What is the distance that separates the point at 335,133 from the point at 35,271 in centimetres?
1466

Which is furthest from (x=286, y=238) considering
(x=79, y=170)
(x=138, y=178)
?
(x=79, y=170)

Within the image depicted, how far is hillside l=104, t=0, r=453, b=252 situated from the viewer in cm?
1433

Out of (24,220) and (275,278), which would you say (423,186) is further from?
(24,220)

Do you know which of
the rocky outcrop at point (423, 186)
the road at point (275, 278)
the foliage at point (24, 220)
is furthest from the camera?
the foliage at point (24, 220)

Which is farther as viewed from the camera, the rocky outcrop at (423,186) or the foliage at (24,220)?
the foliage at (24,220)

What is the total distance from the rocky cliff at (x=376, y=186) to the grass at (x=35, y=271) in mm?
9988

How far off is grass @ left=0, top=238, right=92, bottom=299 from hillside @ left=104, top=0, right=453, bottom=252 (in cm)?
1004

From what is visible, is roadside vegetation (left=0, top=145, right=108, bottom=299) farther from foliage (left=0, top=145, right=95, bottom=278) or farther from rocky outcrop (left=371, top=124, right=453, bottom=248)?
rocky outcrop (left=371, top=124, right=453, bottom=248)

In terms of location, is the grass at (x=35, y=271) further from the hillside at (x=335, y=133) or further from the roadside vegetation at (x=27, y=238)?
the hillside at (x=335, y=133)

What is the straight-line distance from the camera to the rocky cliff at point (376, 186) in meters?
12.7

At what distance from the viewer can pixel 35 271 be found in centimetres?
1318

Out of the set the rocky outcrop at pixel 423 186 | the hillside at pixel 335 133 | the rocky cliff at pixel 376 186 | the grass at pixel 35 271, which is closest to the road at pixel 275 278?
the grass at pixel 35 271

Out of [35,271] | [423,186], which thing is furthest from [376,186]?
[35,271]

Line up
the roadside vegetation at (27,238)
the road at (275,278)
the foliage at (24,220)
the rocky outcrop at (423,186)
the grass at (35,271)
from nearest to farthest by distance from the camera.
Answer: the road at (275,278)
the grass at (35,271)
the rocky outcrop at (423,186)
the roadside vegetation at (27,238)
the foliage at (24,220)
--
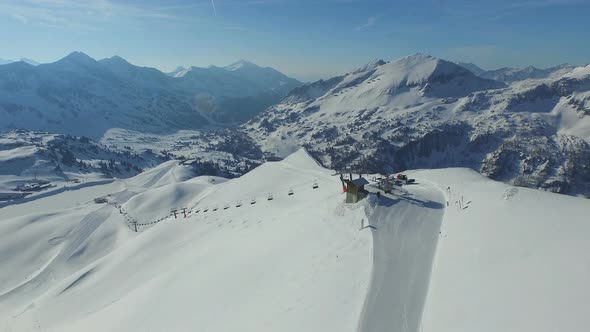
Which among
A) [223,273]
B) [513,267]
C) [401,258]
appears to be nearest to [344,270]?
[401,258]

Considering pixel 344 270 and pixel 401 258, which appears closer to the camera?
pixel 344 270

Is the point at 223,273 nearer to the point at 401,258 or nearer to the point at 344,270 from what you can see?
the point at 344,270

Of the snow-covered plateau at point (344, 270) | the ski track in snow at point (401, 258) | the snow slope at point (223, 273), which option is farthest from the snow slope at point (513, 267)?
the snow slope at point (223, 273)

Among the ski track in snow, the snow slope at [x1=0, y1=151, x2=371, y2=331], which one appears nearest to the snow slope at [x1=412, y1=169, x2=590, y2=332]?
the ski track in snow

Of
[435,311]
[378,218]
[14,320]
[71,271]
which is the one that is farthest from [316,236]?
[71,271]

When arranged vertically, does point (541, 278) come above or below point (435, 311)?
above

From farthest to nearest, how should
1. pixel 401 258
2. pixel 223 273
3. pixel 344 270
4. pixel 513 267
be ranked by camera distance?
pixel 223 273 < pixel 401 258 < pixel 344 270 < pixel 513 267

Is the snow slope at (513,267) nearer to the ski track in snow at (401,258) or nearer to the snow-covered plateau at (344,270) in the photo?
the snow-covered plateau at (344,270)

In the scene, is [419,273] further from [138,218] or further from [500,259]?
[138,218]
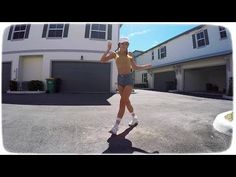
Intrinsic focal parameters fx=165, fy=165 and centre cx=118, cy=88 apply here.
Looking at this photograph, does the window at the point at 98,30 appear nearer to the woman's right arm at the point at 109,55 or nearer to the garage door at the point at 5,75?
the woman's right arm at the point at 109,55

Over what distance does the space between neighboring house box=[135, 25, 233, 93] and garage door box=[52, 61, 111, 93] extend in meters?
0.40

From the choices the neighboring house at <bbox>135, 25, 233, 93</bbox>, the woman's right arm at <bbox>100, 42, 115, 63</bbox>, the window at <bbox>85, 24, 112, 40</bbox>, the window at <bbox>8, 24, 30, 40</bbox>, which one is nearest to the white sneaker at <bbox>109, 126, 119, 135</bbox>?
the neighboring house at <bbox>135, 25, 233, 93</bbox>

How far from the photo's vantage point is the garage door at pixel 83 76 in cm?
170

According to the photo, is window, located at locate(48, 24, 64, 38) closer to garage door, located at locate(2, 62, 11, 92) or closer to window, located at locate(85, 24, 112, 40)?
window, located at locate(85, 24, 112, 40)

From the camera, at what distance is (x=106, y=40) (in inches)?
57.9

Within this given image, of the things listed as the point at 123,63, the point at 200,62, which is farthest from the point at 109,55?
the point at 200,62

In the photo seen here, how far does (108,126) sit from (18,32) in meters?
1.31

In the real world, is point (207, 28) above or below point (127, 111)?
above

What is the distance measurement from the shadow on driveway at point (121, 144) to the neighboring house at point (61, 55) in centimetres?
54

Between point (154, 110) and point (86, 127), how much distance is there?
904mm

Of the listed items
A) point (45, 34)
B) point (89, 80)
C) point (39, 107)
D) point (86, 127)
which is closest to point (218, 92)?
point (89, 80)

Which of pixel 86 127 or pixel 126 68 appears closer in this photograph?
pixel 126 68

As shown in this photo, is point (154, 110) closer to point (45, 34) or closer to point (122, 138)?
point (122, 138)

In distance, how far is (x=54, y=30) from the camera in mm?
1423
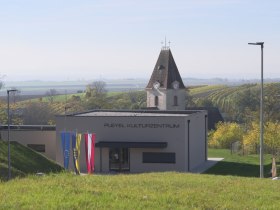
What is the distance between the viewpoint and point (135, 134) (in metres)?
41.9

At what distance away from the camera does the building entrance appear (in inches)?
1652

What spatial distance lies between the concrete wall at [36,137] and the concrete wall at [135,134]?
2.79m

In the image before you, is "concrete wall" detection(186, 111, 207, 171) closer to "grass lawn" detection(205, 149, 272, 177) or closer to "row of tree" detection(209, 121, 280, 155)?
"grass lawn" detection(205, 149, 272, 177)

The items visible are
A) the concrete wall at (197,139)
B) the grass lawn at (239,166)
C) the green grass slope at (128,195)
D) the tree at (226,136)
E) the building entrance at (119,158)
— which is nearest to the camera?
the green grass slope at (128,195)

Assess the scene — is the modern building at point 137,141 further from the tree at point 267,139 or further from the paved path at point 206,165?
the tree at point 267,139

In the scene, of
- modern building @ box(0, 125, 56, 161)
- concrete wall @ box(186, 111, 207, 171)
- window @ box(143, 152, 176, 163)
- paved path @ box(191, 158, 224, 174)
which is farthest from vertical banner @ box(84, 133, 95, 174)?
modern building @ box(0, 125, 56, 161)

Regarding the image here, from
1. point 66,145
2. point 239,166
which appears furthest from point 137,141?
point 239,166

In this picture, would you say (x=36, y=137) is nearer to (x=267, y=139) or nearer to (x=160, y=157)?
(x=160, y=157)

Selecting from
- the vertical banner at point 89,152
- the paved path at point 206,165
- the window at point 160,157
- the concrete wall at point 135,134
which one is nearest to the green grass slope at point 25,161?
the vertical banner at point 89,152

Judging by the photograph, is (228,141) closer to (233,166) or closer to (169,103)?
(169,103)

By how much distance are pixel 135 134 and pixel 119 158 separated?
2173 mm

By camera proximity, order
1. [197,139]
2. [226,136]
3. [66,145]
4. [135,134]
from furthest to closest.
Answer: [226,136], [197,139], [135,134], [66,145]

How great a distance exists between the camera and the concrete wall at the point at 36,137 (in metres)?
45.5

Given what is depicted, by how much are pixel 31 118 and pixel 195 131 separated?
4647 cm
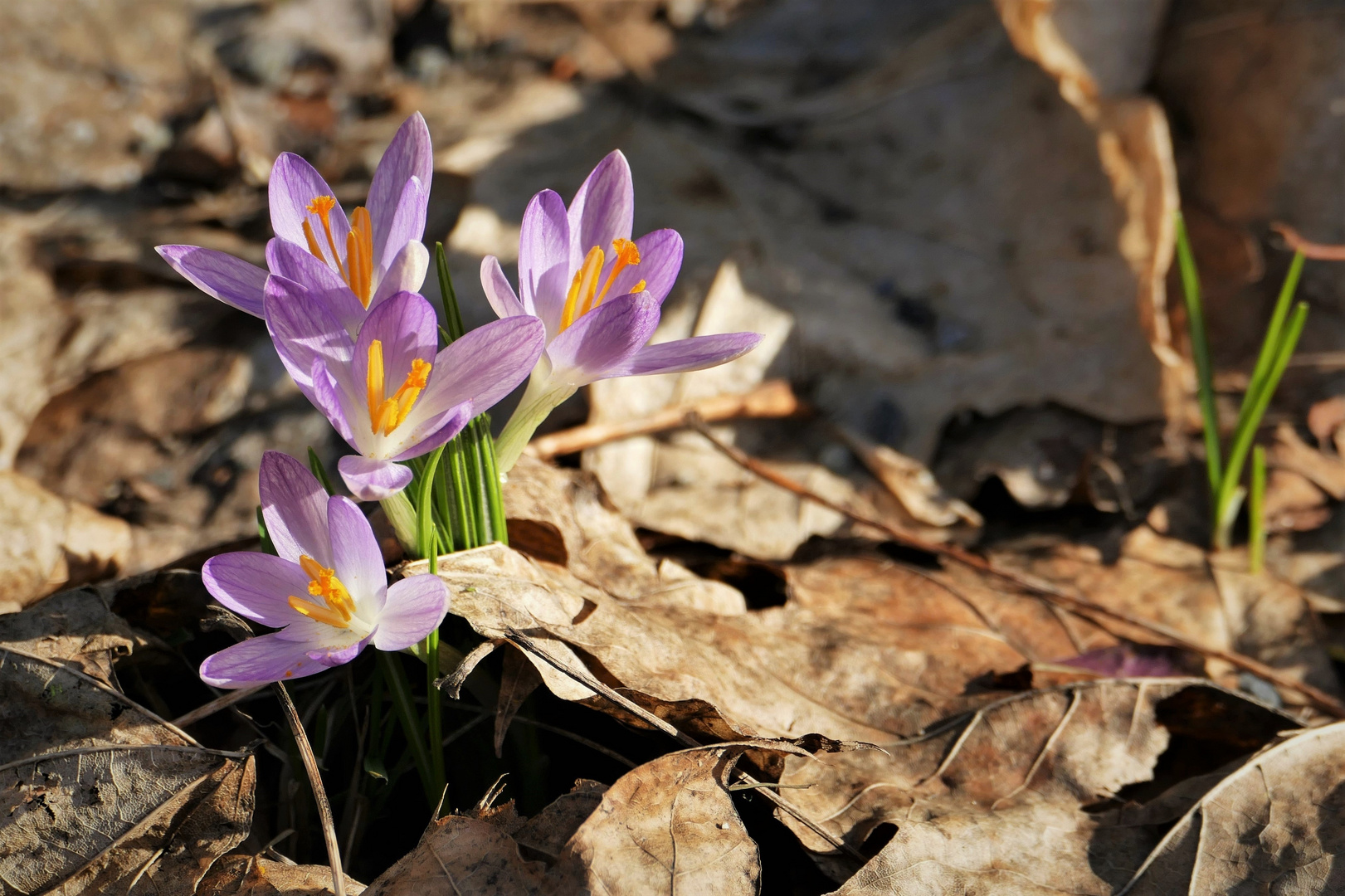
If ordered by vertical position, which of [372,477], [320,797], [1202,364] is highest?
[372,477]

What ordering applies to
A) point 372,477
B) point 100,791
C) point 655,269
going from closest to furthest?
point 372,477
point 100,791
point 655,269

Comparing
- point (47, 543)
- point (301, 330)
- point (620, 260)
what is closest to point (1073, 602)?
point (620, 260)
==
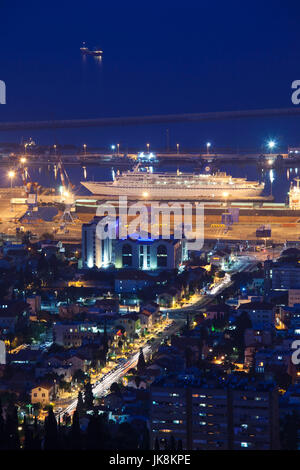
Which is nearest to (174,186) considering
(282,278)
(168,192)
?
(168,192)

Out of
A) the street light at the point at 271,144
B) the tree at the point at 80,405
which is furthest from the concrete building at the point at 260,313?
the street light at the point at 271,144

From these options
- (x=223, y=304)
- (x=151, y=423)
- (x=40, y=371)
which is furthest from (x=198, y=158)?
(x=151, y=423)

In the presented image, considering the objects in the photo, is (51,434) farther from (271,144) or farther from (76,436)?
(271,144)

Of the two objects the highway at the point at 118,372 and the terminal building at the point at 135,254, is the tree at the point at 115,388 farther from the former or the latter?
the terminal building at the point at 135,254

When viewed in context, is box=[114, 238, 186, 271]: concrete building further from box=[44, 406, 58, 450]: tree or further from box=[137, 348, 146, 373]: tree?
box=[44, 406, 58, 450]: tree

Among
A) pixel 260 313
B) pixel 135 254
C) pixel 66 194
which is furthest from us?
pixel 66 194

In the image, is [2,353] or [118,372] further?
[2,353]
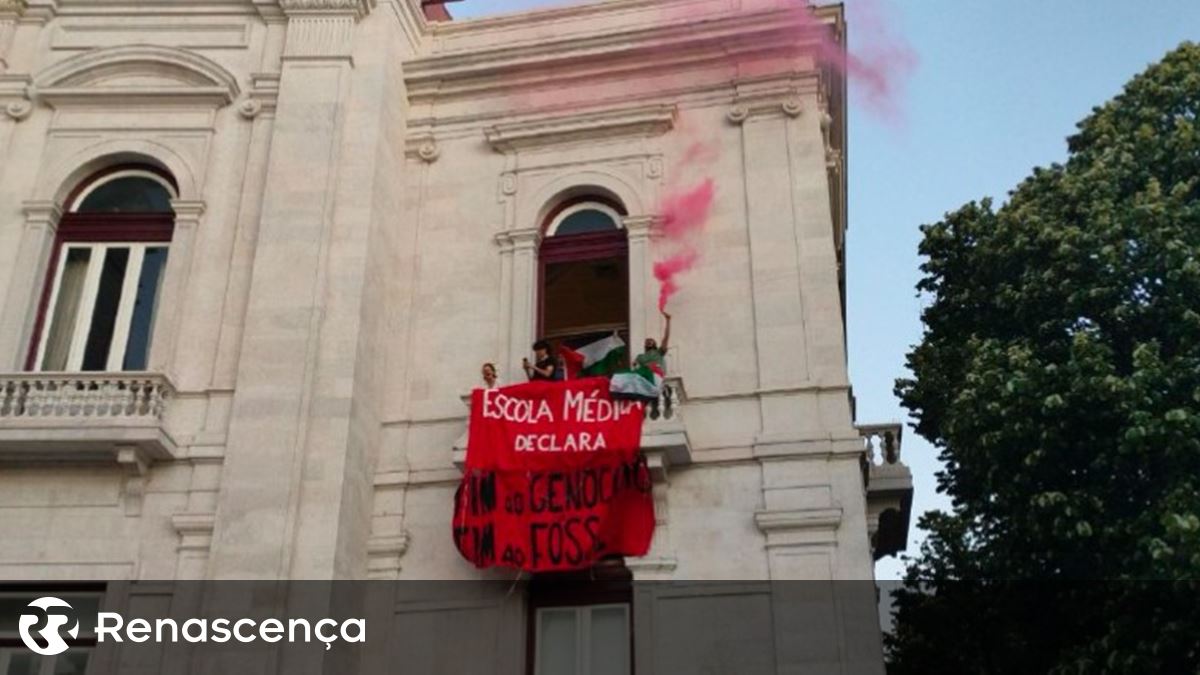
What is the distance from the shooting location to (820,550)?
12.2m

EXERCISE TASK. How many lines in the records above contain the string "rocky"? Case counts. Give only the number.

THE RESULT. 9